From Grandmaster Flash and the Furious Five to Kendrick Lamar, long before cellphone video and social media demanded Americans witness police killings and the mundanity of racism on streets, in stores and parks, hip-hop turned a bright light on all of it, and more. Marcyliena Morgan is the Ernest E. Monrad Professor of the Social Sciences, a professor in the Department of African and African American Studies, and the founding executive director of the Hiphop Archive and Research Institute at the Hutchins Center for African and African American Research. She spoke with the Gazette about hip-hop culture’s history of exploring the systemic tangle of American racism, violence against Black people, and social, economic, and political inequality.
Q&A
Marcyliena Morgan
GAZETTE: When you think about issues of injustice and police brutality, with racism at its core, how do you think about it in terms of hip-hop?
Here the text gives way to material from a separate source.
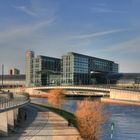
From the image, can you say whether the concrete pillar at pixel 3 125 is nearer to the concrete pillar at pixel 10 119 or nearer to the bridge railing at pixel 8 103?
the bridge railing at pixel 8 103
MORGAN: We can start with Grandmaster Flash and the Furious Five’s 1982 song “The Message,” which is the first prominent hip-hop song to provide a social commentary on issues affecting the Black community. It begins early with the words “broken glass everywhere,” and jumps right into a scathing critique of everyday urban life, especially in poor Black communities. Then it moves into more and more detail about racism and white supremacy in particular. Early on, one of the things that I immediately noticed about hip-hop lyrics was a social critique and exposing injustice the moment the rhymes start coming.